Police: Man sets fire to and kills his ex-girlfriend at his workplace in St. Paul, then burns down his Bloomington home
A man set fire to and killed his former girlfriend at her St. Paul workplace on Tuesday morning, then drove to her unoccupied home in Bloomington and set it on fire, police said.
The 47-year-old was quickly arrested near his residence and quickly turned over to St. Paul police, who questioned him before jailing him on suspicion of murder, St. Paul Police Sgt. said Natalie Davis.
The woman was ‘unresponsive and not breathing and appeared to have been badly burned’ when officers found her around 9am inside a long-haul trucking facility in the 1700 block of Wynne Avenue , near the intersection of Snelling and Como avenues, police said. .
Rescuers declared the woman dead at the scene. Details of his cause and manner of death will be determined by the Ramsey County Medical Examiner’s Office.
The woman and man “had a previous relationship,” Davis said, without giving details.
Authorities have yet to release the identity of the woman, who is the city’s 11th homicide victim this year. Davis said she worked at the facility, which is operated by SBS Group of Companies.
The man’s father said the woman was 44 and a mother of three children. The father said his son was a truck driver who worked in the same building as the woman.
He also said his son had suffered psychological difficulties which necessitated a weeks-long incarceration in mid-2021 for mental health treatment.
Around this time last year, according to court records, a protective order was sought by the woman. They were romantically involved for more than a decade until last summer and shared a home for some of the years they were together until 2018, her court filing has revealed.
In what she described as the latest round of physical abuse from the man, the woman said last June that he assaulted her, threatened to kill her and drugged her without her knowledge, according to the protective order. The woman requested that the protection order be canceled after less than a month.
“He was obsessed with the occult and devil worship,” the father told the Star Tribune. “They were there to catch him. I thought he was going crazy.”

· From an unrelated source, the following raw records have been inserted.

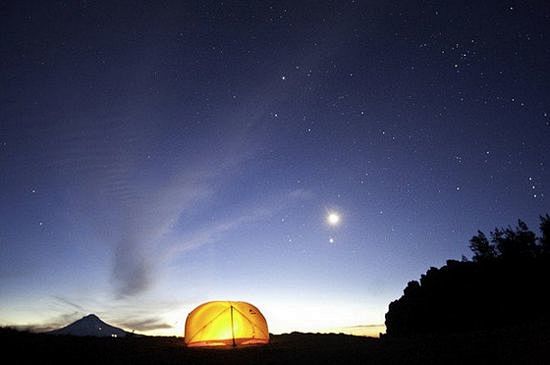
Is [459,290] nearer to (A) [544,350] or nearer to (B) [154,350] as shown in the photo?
(A) [544,350]

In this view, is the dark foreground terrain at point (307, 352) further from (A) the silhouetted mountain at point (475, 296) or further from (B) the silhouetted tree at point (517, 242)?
(B) the silhouetted tree at point (517, 242)

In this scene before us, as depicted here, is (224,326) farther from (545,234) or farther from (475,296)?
(545,234)

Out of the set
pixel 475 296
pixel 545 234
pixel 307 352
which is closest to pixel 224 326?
pixel 307 352

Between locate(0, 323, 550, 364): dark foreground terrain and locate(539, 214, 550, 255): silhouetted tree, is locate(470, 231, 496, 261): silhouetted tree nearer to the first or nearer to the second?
locate(539, 214, 550, 255): silhouetted tree

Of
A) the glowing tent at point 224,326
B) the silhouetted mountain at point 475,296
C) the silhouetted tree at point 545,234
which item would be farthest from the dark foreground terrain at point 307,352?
the silhouetted tree at point 545,234

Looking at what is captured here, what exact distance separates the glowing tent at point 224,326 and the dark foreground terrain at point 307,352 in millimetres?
2363

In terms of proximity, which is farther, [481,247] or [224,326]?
[481,247]

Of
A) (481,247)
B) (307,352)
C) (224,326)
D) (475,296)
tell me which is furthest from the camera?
(481,247)

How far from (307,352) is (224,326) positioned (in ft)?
14.9

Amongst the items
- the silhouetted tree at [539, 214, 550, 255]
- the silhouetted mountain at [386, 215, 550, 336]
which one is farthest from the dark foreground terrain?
the silhouetted tree at [539, 214, 550, 255]

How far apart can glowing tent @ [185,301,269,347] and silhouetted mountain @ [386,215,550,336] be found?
105 ft

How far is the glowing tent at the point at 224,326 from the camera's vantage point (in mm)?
14164

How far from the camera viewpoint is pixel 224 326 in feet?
47.0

He had “done good by not drinking and not doing drugs”, continued the father. “But he’s acting weird.”
In 2013, another woman sought a court order to protect herself from the man. She alleged that he was extremely violent and called and texted her constantly.
Bloomington firefighters were notified about 15 minutes after the woman’s death that the man’s home was on fire.
Officers at the scene of the fire “observed a vehicle described by neighbors as leaving the address of the fire,” Bloomington Deputy Chief of Police Kimberly Clauson said. The man exited the vehicle and officers immediately arrested him, Clauson said.
Police identified the suspect by name, but the Star Tribune generally does not identify suspects until they are charged. The man’s criminal history in Minnesota includes numerous assault convictions.